La Cour de justice de l’Union européenne, par un arrêt rendu le 13 juin 2018, précise les conditions d’assujettissement à la taxe sur la valeur ajoutée lors d’opérations de restructuration. Une société anonyme agissant dans le secteur pharmaceutique souhaitait racheter une partie de ses propres actions détenues par un associé. Ce rachat devait s’effectuer par le transfert de la propriété de plusieurs terrains et bâtiments en guise de rémunération pour le retrait des titres. L’administration fiscale nationale a considéré que cette cession immobilière constituait une livraison de biens à titre onéreux soumise à la taxe sur la valeur ajoutée. Un tribunal administratif de voïvodie a cependant annulé ce rescrit en jugeant que l’opération globale ne relevait pas de l’activité économique courante. Saisie d’un pourvoi, la juridiction administrative suprême a interrogé la Cour de justice sur la qualification juridique d’une telle cession immobilière. La question posée visait à déterminer si le transfert d’un immeuble en contrepartie du rachat d’actions constitue une livraison de biens effectuée à titre onéreux. La juridiction européenne affirme que cette opération est soumise à la taxe si les biens sont affectés à l’activité économique de la société.
I. La caractérisation d’une livraison de biens réciproque
A. L’identification d’un lien direct entre les prestations
La Cour souligne qu’une livraison de biens est effectuée à titre onéreux s’il existe entre les parties un « rapport juridique au cours duquel des prestations réciproques sont échangées ». Le prix perçu par le fournisseur doit constituer la contre-valeur effective du bien fourni conformément à une jurisprudence constante de la haute juridiction européenne. Dans cette affaire, la société cède la propriété de ses actifs immobiliers à un actionnaire en échange des actions que ce dernier détient. Les deux parties interviennent simultanément en qualité de fournisseur et d’acquéreur en se transférant mutuellement des droits de propriété identifiables. La transaction entraîne nécessairement un « transfert du pouvoir de disposer d’un bien corporel comme un propriétaire » au sens de la directive européenne relative à la taxe.
B. L’autonomie de la cession immobilière par rapport au capital
L’arrêt rejette l’idée que le rachat d’actions et le transfert immobilier constitueraient une opération complexe unique échappant par nature à la fiscalité. La juridiction précise que si la détention d’actions ne constitue pas une activité économique, la livraison des biens affectés à l’entreprise demeure imposable. Le caractère onéreux est établi dès lors que le transfert de l’immeuble trouve sa contrepartie directe dans la valeur des actions remises par l’associé. Cette analyse permet de distinguer les mouvements de capitaux des flux de biens corporels qui font l’objet d’une exploitation commerciale ou industrielle permanente. L’opération de livraison de biens doit ainsi être analysée séparément de la procédure de retrait des titres sociaux prévue par les législations nationales.

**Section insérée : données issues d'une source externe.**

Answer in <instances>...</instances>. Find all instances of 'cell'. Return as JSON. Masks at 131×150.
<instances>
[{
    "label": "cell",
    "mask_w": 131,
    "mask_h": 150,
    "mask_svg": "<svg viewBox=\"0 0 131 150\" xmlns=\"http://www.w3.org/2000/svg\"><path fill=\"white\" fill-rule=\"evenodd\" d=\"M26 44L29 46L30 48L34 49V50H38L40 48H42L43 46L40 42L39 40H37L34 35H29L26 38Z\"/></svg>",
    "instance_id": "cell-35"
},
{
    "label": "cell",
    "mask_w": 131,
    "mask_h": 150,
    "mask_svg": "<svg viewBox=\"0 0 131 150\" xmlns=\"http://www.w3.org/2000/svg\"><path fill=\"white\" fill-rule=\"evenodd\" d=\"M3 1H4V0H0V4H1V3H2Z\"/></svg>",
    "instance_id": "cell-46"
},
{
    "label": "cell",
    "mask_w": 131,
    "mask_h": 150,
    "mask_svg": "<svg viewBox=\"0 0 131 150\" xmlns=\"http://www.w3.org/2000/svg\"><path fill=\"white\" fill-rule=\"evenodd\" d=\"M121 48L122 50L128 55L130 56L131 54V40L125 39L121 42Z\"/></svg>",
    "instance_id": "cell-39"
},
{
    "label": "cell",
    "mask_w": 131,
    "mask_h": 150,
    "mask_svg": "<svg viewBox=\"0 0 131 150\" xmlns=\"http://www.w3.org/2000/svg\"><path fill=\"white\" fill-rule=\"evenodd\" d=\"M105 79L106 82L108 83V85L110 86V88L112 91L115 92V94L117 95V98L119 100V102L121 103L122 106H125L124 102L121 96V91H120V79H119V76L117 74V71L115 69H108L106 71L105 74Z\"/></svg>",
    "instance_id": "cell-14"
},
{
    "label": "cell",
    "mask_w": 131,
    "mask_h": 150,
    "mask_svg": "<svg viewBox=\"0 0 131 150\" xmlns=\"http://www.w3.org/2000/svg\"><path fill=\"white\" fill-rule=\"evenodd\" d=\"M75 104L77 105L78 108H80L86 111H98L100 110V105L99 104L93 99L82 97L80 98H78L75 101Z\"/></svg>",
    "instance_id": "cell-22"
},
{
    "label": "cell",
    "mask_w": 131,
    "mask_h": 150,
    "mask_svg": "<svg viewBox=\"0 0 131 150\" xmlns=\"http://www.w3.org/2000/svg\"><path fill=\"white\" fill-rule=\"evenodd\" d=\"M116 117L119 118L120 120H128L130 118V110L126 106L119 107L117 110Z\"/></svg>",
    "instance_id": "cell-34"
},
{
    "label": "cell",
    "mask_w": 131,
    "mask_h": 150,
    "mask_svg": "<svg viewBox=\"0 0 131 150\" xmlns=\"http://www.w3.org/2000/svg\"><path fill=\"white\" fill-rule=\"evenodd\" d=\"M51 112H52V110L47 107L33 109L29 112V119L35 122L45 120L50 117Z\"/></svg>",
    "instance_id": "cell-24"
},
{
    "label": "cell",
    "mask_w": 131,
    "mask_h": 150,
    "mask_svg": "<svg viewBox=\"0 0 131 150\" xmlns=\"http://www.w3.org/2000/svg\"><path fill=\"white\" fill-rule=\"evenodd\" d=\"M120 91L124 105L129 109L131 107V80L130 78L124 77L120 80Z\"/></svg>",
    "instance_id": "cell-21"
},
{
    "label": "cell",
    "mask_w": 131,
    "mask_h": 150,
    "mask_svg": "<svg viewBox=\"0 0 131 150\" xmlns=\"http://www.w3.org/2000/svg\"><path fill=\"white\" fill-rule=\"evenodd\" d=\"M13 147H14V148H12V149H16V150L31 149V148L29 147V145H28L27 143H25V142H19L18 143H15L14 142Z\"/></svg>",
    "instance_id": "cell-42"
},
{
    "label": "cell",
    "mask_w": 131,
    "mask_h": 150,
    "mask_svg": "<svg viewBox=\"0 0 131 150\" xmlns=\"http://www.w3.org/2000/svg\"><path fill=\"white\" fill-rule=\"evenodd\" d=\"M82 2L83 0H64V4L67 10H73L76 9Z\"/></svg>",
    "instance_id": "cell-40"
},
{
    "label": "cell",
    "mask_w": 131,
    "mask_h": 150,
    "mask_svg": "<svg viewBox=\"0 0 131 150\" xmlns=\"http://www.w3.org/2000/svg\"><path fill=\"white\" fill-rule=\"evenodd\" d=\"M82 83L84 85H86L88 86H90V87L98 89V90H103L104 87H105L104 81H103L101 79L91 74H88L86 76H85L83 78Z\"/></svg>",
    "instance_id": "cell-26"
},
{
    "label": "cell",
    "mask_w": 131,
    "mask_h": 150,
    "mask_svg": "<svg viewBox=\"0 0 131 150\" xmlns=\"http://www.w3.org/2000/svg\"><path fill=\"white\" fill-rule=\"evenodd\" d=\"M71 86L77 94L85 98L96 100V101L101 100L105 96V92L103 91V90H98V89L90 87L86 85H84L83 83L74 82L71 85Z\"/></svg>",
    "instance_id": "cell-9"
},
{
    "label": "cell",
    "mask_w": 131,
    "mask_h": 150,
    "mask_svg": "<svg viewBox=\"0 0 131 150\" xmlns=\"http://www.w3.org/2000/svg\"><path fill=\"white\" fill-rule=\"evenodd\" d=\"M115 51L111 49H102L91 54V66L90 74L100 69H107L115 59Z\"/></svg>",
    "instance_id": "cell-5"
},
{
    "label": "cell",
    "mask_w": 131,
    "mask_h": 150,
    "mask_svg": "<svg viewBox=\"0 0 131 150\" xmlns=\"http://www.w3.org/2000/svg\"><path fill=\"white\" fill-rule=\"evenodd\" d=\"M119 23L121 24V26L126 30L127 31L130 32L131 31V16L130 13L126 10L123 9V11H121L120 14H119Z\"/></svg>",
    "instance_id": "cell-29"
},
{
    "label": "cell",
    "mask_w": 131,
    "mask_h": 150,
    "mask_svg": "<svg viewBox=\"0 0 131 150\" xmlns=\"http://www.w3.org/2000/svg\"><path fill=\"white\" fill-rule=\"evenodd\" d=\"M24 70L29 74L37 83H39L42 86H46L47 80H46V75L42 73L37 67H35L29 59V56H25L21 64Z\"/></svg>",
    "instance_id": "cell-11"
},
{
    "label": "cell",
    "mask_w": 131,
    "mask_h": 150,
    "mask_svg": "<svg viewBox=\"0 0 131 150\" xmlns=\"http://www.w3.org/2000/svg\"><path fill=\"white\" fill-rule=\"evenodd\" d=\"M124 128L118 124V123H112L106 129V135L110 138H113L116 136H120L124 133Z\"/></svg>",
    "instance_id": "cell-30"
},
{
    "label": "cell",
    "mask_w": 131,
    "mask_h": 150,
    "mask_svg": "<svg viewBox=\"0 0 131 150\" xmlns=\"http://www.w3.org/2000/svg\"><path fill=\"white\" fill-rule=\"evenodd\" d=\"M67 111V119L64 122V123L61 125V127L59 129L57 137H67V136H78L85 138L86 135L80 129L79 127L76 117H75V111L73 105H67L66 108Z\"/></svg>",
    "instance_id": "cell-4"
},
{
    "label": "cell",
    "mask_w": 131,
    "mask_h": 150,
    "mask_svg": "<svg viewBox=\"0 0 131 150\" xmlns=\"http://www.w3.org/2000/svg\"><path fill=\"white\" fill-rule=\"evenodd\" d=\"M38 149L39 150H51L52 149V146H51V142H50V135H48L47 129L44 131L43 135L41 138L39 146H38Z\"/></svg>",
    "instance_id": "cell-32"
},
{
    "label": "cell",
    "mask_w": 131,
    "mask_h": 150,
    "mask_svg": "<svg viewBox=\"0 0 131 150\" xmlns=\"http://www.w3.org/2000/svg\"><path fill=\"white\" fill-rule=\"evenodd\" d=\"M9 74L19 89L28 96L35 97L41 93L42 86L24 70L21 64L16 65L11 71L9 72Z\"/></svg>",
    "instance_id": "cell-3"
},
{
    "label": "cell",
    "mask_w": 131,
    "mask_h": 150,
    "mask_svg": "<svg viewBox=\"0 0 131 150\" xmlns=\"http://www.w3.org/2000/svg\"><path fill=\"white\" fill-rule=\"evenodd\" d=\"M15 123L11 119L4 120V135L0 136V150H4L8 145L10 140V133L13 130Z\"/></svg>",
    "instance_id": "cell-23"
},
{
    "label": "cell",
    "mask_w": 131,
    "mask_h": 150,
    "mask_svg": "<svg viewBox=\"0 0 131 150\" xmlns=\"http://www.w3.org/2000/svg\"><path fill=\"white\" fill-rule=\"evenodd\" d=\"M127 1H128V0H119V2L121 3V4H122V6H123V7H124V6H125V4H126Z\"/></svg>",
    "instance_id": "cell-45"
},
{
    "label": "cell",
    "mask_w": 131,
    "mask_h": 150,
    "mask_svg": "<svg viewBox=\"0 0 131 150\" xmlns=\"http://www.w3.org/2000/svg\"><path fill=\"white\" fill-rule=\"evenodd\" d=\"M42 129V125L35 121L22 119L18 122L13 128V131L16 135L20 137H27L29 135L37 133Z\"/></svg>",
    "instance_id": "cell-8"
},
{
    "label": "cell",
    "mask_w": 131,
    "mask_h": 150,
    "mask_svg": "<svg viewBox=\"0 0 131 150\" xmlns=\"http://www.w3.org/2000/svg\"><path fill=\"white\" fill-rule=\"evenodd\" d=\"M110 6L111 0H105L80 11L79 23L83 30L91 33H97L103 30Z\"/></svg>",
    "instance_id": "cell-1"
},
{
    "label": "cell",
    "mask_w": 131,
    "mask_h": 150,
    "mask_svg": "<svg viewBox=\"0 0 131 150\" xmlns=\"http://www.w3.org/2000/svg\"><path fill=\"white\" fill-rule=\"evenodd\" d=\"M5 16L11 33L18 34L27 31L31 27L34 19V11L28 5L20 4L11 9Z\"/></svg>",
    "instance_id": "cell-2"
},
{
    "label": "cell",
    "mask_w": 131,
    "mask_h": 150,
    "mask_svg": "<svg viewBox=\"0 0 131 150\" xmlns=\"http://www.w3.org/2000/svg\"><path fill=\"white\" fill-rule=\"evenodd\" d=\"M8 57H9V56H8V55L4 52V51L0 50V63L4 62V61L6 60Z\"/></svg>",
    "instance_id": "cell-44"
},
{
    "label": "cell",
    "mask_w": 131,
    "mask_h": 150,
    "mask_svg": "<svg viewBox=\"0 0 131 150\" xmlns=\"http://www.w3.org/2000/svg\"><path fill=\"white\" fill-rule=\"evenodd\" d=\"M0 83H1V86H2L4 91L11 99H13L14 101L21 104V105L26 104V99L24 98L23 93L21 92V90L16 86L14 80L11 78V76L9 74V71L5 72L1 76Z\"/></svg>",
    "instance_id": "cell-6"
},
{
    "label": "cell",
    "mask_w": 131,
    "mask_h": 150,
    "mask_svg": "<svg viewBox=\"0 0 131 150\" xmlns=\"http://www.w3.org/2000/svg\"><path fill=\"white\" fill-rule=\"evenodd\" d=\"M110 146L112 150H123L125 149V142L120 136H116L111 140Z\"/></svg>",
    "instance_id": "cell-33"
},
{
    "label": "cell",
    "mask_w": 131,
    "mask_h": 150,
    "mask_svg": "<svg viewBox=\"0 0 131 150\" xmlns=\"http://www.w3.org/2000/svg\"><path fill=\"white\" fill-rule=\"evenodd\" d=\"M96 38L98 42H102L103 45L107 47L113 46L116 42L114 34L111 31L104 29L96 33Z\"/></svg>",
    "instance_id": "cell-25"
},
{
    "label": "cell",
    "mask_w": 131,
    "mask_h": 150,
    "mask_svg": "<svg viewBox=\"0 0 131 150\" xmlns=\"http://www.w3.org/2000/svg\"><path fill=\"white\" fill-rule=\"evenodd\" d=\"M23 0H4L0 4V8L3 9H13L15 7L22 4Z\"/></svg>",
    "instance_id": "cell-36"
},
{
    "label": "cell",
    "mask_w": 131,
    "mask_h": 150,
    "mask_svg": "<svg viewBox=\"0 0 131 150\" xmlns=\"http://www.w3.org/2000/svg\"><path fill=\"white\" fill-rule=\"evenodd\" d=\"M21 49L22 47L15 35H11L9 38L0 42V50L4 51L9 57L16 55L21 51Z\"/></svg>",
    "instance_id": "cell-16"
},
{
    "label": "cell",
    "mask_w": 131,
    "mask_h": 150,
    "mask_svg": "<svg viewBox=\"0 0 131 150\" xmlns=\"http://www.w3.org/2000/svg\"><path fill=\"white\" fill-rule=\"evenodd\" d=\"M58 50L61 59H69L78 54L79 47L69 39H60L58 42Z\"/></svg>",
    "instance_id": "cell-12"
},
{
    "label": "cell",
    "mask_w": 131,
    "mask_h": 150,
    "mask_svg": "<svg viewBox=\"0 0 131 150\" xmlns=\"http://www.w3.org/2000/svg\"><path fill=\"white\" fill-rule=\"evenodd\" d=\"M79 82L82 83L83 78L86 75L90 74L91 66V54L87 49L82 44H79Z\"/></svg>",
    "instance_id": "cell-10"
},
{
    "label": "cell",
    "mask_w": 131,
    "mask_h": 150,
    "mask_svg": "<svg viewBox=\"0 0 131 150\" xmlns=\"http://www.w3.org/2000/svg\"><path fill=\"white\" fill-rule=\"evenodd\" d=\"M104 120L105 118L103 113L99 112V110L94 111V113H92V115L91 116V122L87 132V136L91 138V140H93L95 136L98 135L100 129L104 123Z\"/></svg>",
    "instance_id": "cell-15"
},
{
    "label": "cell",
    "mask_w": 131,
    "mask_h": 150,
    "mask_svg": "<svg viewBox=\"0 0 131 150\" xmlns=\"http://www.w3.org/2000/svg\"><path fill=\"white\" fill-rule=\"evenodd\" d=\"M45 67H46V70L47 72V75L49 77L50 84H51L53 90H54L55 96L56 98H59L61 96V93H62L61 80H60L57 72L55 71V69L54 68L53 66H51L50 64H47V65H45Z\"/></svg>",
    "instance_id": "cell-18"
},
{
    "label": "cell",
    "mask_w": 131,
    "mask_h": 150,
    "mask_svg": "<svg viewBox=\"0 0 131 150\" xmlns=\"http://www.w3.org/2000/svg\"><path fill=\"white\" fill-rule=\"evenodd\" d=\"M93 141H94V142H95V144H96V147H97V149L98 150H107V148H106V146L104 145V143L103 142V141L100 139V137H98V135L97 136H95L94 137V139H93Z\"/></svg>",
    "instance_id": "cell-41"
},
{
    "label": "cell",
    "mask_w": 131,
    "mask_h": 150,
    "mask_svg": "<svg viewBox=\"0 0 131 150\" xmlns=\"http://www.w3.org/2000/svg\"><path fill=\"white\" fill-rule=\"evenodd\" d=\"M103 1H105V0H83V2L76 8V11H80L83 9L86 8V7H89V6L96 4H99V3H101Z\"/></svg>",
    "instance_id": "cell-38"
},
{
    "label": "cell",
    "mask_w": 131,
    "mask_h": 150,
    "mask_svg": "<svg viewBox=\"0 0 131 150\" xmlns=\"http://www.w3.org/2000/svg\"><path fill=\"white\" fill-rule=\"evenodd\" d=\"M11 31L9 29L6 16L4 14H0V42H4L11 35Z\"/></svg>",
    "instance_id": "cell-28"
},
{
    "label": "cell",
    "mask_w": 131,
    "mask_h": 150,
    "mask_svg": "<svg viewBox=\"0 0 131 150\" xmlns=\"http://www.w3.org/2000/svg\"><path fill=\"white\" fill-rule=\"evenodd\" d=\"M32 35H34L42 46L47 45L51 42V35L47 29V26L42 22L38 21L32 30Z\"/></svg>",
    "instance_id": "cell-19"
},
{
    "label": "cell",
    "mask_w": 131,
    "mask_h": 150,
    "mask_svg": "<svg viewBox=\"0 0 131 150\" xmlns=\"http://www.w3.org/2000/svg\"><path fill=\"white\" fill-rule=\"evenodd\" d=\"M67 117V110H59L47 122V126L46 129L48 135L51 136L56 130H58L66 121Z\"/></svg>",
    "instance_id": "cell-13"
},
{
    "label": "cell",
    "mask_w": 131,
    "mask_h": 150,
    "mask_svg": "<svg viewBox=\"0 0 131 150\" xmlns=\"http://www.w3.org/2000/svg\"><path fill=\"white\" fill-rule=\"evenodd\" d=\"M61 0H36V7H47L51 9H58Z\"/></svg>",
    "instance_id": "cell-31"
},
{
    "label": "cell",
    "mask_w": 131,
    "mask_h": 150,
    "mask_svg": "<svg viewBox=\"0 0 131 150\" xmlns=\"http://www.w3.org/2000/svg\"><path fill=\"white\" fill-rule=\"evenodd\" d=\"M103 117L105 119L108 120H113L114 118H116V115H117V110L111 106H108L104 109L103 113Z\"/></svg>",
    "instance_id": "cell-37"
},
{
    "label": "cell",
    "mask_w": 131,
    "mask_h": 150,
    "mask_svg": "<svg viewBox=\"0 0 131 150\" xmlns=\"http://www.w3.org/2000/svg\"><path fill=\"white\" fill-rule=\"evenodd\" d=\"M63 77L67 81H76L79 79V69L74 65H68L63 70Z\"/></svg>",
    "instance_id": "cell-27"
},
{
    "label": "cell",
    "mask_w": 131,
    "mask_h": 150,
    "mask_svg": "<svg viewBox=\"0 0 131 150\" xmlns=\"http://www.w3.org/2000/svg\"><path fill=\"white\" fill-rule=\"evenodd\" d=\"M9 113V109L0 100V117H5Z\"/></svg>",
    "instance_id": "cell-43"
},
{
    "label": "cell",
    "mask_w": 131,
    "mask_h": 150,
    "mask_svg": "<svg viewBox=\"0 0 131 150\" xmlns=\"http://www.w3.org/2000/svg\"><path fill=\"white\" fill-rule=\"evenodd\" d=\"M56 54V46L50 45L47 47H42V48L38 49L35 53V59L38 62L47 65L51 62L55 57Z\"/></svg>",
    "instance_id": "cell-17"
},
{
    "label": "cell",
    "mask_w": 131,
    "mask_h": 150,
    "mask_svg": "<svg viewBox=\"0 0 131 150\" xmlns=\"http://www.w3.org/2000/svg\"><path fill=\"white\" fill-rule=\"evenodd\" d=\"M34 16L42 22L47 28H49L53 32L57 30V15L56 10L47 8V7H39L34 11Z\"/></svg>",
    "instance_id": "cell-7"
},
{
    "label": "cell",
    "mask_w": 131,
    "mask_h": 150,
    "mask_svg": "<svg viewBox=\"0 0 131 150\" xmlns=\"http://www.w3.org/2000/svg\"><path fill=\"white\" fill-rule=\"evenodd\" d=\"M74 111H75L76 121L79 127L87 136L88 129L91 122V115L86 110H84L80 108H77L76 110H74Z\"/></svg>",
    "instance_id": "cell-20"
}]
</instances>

II. La soumission de l’opération au champ d’application de la taxe
A. L’exigence de l’affectation des biens à l’activité économique
L’assujettissement dépend de la qualité de la société agissant dans le cadre de son activité de producteur, de commerçant ou de prestataire de services. La Cour rappelle que la notion d’activité économique englobe l’exploitation d’un bien corporel en vue d’en tirer des recettes ayant un caractère de permanence. La livraison est soumise à la taxe « pour autant que lesdits biens immeubles sont affectés à l’activité économique » de la société auteur de la cession. Il incombe à la juridiction nationale de vérifier si les bâtiments transférés participaient effectivement au circuit de production ou de distribution de l’entreprise. Cette condition d’affectation garantit que seuls les actifs intégrés au patrimoine professionnel de l’assujetti supportent la charge fiscale lors de leur sortie.
B. La portée de la solution au regard de la neutralité fiscale
La solution retenue assure le respect du principe de neutralité concurrentielle en évitant que des biens similaires ne supportent des charges fiscales différentes. Le transfert d’un immeuble en paiement d’une dette de rachat d’actions doit être traité comme toute autre vente d’actif immobilier par une entreprise. Cette interprétation prévient les risques d’évasion fiscale qui pourraient résulter de transferts d’actifs opérés sous le couvert de restructurations purement juridiques ou financières. La décision réserve toutefois l’application éventuelle des exonérations spécifiques prévues pour les livraisons de bâtiments anciens n’ayant pas fait l’objet d’une première occupation. Cette approche pragmatique maintient la cohérence du système commun de taxe tout en tenant compte de la réalité économique des échanges entre associés.